One of the male students in my class at least had an authentic voice (I told him so after class, and encouraged him to develop it), he wrote about Latino gangs in the Central Valley (he was raised just thirty miles from where I was). I'm assuming with his name, he is also Latino. He had great insights into these young men because he works at a juvenile hall. At least, that was a particularly interesting topic. I told him (after class) that most people had no idea about that world, they only understand what they saw in the media. However, his mechanics of writing are behind, I would say, others his age and education level. He too didn't realize you needed line breaks for dialogue, and made other common grammatical errors--all of that you can train into a person, but voice? I don't believe learning to explore one's voice comes from the dry instruction of professors.

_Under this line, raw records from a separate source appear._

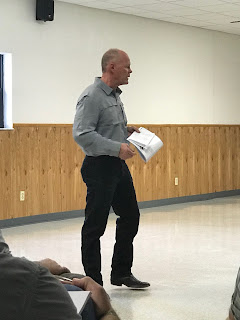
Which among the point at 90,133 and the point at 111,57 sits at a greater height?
the point at 111,57

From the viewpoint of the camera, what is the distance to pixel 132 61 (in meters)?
10.8

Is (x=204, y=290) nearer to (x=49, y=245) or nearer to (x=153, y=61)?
(x=49, y=245)

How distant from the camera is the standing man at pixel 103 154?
4887 millimetres

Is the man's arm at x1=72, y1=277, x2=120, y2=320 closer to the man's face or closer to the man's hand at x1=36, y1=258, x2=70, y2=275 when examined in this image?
the man's hand at x1=36, y1=258, x2=70, y2=275

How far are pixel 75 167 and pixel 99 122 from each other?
4.99 metres

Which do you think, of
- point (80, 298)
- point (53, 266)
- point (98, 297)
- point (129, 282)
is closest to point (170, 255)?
point (129, 282)

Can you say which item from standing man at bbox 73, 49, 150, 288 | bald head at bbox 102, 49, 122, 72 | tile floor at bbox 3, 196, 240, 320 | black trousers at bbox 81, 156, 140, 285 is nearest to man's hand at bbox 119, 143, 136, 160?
standing man at bbox 73, 49, 150, 288

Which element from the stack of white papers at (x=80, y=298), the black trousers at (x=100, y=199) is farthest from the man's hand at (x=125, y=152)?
the stack of white papers at (x=80, y=298)

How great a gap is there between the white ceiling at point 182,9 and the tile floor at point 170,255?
2.84 m

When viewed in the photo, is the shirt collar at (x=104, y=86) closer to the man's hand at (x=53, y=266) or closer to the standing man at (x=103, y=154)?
the standing man at (x=103, y=154)

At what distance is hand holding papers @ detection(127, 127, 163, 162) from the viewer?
502cm

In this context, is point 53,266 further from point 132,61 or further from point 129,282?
point 132,61

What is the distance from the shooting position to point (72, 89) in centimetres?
988

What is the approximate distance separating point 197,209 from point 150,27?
9.26 feet
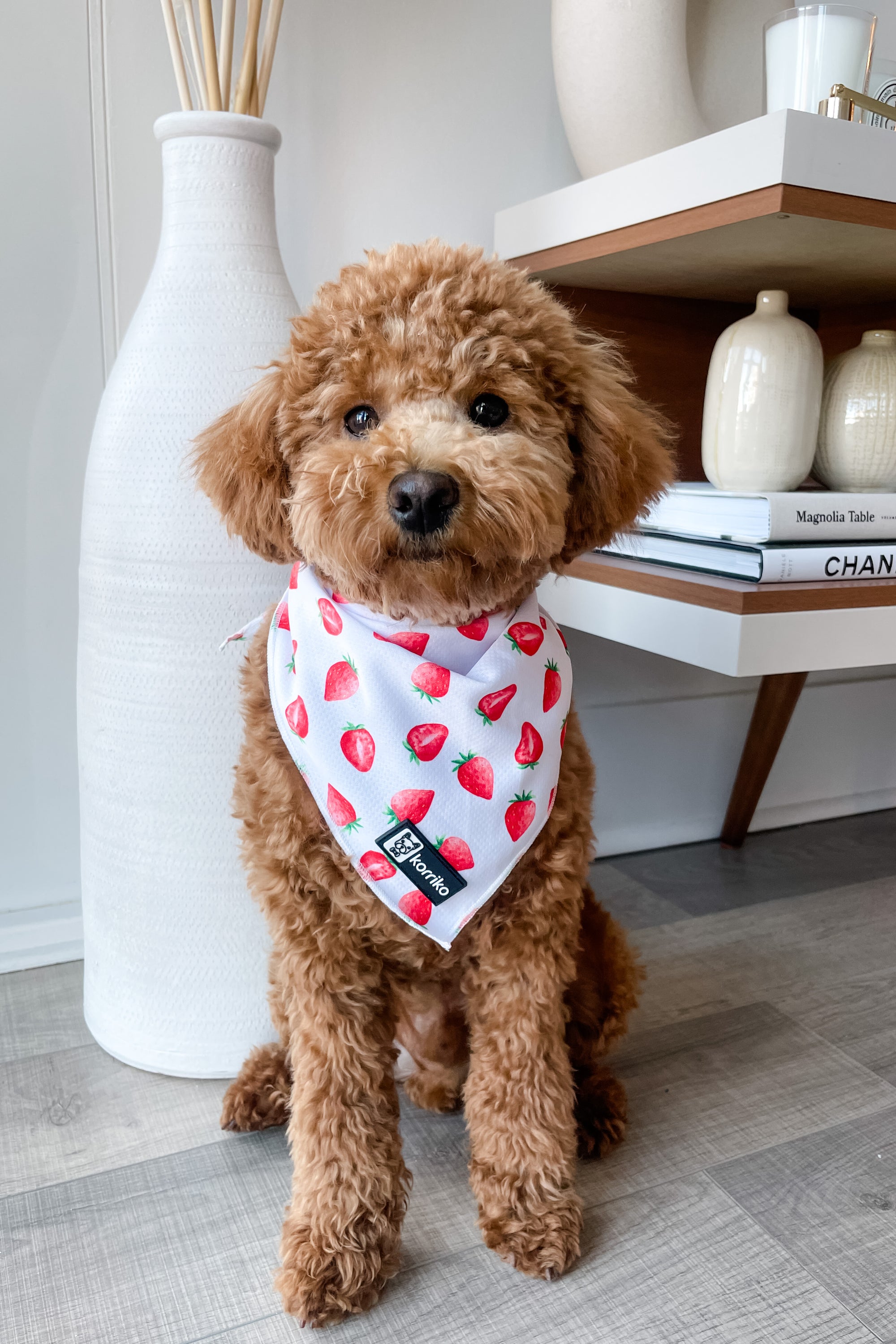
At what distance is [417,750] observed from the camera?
86 centimetres

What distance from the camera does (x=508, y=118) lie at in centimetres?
143

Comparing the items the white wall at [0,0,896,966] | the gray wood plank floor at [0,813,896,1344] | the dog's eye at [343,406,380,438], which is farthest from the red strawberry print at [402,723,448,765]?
the white wall at [0,0,896,966]

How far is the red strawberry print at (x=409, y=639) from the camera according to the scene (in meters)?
0.86

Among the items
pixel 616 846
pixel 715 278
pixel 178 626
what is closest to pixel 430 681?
pixel 178 626

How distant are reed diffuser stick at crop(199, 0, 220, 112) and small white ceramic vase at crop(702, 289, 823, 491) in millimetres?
608

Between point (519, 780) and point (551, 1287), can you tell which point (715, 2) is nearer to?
point (519, 780)

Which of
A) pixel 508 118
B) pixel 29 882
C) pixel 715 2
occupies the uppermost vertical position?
pixel 715 2

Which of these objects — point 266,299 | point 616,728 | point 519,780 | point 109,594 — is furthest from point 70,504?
point 616,728

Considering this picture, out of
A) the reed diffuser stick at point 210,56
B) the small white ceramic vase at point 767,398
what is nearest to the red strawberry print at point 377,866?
the small white ceramic vase at point 767,398

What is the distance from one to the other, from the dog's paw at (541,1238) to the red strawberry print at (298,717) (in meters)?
0.46

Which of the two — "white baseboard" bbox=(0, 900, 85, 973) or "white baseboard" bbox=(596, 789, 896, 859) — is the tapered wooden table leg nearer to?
"white baseboard" bbox=(596, 789, 896, 859)

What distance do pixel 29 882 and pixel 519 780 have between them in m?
0.82

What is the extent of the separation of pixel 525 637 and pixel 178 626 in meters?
0.39

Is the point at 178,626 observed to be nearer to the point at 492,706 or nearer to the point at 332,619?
the point at 332,619
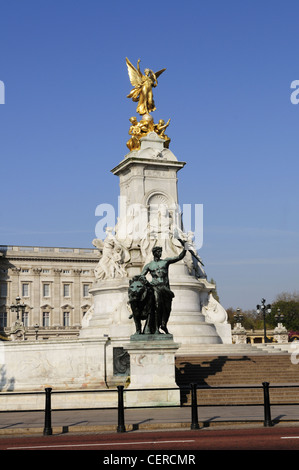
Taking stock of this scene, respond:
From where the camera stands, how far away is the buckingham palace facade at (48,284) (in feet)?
336

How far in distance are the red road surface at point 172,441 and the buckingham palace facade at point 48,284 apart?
3487 inches

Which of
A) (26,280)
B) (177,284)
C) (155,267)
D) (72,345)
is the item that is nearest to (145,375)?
(155,267)

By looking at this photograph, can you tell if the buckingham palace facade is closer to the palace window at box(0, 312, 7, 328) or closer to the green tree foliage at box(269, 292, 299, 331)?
the palace window at box(0, 312, 7, 328)

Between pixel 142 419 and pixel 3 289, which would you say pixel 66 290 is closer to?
pixel 3 289

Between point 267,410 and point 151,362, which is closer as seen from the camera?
point 267,410

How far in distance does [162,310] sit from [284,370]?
31.5ft

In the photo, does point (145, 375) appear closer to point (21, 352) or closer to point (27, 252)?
point (21, 352)

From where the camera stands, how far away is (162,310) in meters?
19.9

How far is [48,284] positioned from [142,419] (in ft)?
302

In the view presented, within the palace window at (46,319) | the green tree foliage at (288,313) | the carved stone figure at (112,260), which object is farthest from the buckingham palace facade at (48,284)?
the carved stone figure at (112,260)

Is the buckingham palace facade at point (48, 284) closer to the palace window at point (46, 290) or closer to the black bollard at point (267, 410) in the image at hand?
the palace window at point (46, 290)

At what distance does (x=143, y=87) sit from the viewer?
43219mm

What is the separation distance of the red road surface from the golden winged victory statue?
98.2 ft

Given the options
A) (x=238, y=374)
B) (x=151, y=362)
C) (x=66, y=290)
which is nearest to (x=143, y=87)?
(x=238, y=374)
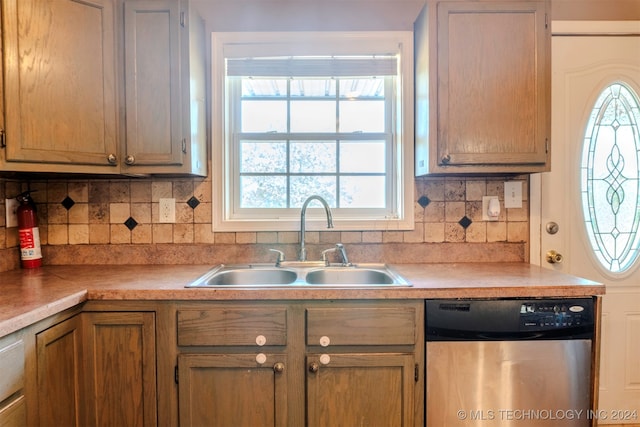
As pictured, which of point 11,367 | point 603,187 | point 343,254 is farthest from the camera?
point 603,187

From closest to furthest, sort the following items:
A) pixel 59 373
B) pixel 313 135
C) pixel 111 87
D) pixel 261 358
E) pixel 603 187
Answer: pixel 59 373 → pixel 261 358 → pixel 111 87 → pixel 603 187 → pixel 313 135

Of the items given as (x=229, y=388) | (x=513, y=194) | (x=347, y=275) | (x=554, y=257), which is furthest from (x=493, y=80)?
(x=229, y=388)

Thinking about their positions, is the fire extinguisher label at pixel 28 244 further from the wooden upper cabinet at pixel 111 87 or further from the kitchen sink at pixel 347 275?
the kitchen sink at pixel 347 275

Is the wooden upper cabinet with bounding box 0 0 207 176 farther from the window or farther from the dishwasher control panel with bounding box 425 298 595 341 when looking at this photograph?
the dishwasher control panel with bounding box 425 298 595 341

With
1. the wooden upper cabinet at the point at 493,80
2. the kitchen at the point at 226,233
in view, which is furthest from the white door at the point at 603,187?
the wooden upper cabinet at the point at 493,80

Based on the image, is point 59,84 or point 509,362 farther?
point 59,84

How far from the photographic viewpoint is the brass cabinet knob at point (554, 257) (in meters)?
1.90

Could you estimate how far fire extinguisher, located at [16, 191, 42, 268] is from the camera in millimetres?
1776

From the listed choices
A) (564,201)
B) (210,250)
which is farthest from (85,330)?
(564,201)

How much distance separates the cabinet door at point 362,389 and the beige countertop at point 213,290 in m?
0.25

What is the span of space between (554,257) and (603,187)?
0.48 m

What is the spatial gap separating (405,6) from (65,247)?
90.6 inches

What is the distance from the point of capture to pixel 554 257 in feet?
6.25

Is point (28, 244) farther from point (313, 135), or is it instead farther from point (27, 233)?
point (313, 135)
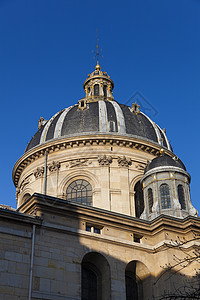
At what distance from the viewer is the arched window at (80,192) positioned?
35406mm

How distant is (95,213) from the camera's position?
2658cm

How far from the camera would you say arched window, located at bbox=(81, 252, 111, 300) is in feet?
84.1

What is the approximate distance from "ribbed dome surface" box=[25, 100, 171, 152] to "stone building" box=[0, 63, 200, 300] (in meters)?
0.10

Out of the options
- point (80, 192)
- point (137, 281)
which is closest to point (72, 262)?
point (137, 281)

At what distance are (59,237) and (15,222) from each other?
104 inches

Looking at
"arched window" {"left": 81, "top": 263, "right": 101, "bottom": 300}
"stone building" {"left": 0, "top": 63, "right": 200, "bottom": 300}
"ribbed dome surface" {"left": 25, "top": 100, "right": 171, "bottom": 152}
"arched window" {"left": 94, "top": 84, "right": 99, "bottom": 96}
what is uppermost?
"arched window" {"left": 94, "top": 84, "right": 99, "bottom": 96}

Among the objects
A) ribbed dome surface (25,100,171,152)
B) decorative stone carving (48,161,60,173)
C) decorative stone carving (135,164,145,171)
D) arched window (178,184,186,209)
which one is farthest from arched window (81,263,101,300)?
ribbed dome surface (25,100,171,152)

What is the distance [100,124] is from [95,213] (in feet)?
45.0

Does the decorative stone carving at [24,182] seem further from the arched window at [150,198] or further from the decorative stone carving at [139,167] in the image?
the arched window at [150,198]

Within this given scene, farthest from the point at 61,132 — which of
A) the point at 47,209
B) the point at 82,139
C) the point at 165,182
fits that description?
the point at 47,209

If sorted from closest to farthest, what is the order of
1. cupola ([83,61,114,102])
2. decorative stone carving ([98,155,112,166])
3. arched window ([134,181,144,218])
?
arched window ([134,181,144,218]) → decorative stone carving ([98,155,112,166]) → cupola ([83,61,114,102])

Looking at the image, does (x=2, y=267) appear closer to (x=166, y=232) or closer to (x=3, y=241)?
(x=3, y=241)

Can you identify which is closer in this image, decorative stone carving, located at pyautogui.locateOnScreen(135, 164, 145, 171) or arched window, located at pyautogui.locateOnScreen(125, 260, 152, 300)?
arched window, located at pyautogui.locateOnScreen(125, 260, 152, 300)

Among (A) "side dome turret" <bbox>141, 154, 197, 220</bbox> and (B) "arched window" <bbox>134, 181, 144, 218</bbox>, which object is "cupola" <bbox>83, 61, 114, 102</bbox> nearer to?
(B) "arched window" <bbox>134, 181, 144, 218</bbox>
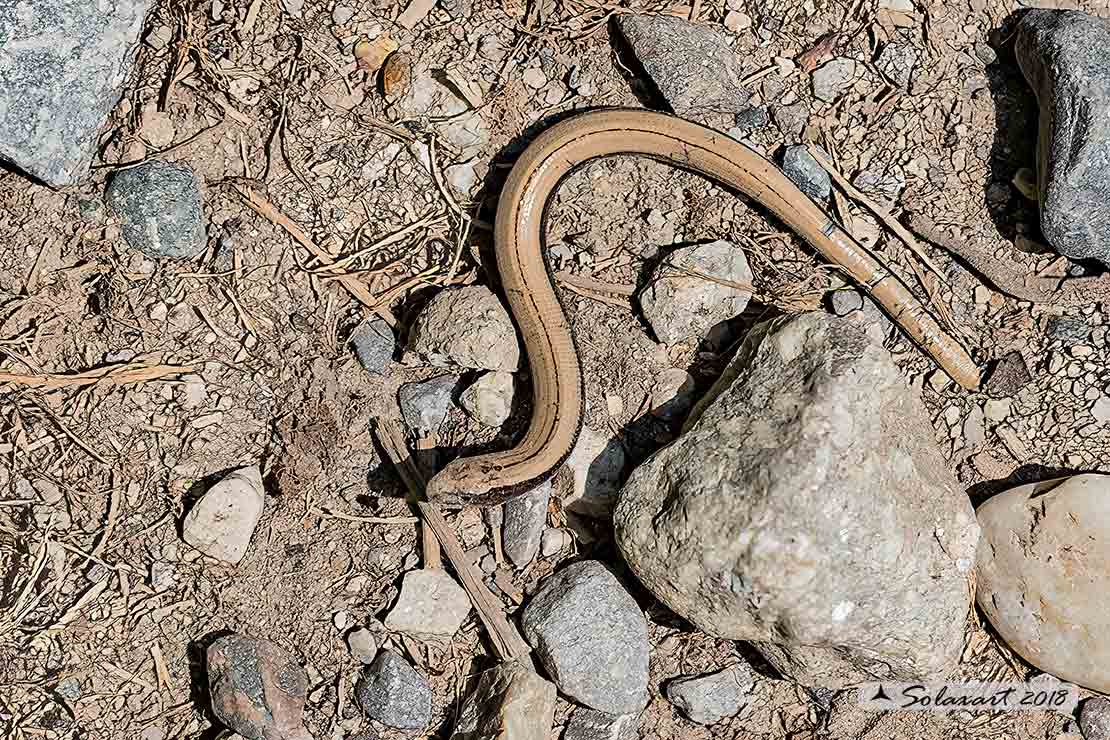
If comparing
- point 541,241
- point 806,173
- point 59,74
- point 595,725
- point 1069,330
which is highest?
point 59,74

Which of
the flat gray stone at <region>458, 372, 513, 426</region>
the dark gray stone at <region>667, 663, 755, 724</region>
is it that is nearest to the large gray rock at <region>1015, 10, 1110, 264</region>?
the dark gray stone at <region>667, 663, 755, 724</region>

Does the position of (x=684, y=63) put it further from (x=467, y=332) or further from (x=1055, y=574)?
(x=1055, y=574)

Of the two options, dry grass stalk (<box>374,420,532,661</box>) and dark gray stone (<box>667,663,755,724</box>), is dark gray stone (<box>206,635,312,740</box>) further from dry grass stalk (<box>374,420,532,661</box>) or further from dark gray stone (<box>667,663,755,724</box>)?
dark gray stone (<box>667,663,755,724</box>)

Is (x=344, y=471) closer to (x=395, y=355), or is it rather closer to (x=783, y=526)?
(x=395, y=355)

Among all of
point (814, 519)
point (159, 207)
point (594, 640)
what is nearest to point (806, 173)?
point (814, 519)

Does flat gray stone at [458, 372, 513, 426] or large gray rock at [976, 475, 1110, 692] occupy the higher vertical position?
flat gray stone at [458, 372, 513, 426]
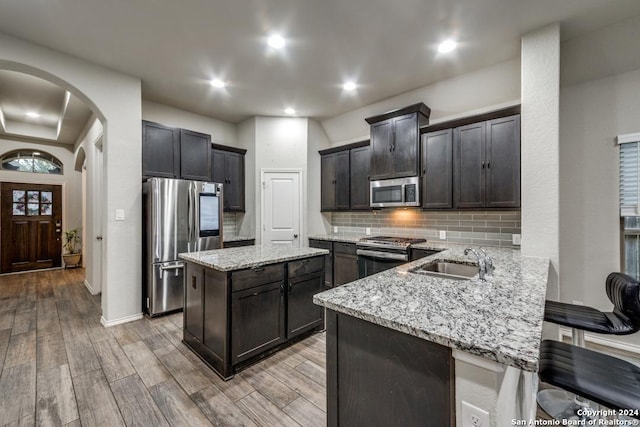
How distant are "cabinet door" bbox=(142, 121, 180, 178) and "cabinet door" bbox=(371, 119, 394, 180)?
9.62 feet

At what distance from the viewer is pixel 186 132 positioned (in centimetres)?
409

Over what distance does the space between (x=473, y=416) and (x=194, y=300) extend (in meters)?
2.43

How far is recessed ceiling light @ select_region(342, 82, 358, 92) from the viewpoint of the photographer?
11.9ft

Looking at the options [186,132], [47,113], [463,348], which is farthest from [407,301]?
[47,113]

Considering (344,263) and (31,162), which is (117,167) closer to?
(344,263)

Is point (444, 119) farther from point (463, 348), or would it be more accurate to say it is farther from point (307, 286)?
point (463, 348)

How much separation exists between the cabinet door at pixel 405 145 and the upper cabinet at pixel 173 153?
9.66 feet

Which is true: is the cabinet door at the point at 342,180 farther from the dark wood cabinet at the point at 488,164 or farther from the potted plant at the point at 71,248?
the potted plant at the point at 71,248

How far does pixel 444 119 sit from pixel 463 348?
3.61m

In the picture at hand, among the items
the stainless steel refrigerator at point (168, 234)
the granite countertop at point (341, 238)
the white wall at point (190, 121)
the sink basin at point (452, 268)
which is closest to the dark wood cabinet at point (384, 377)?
the sink basin at point (452, 268)

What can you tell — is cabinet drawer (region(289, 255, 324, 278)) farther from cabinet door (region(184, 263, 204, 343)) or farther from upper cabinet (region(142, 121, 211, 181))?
upper cabinet (region(142, 121, 211, 181))

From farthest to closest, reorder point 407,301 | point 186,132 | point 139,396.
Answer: point 186,132, point 139,396, point 407,301

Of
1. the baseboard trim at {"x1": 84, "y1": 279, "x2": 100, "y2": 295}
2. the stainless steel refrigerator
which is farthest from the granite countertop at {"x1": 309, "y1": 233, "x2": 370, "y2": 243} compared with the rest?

You either have it or you don't.

Of course, it's easy to criticize. The student poked holes into my story, which was far from being finished. It was meant to be a snap shot into the life of my grandmother during her final year. The students realized that there wasn't much for want, obstacle, action or resolution (they complained mostly that the story had no point). One student told me to reduce my description to a couple of paragraphs, an idea that I find would be said by someone who mostly read dime novels and/or trashy, empty works. Another student (the Latino man) told me that the description was great and necessary. The same girl, who told me to gut my story, also said that my foreshadowing was too abrupt.

"But it's foreshadowing," I explain.

"Yeah, just make it more mysterious."

I thought about all this after I walked around campus to drop off some books in my car, and pick up others, and I ran into the English instructor, who was surrounded by a group of students. I walked past him without making eye contact. At least his criticism is useful.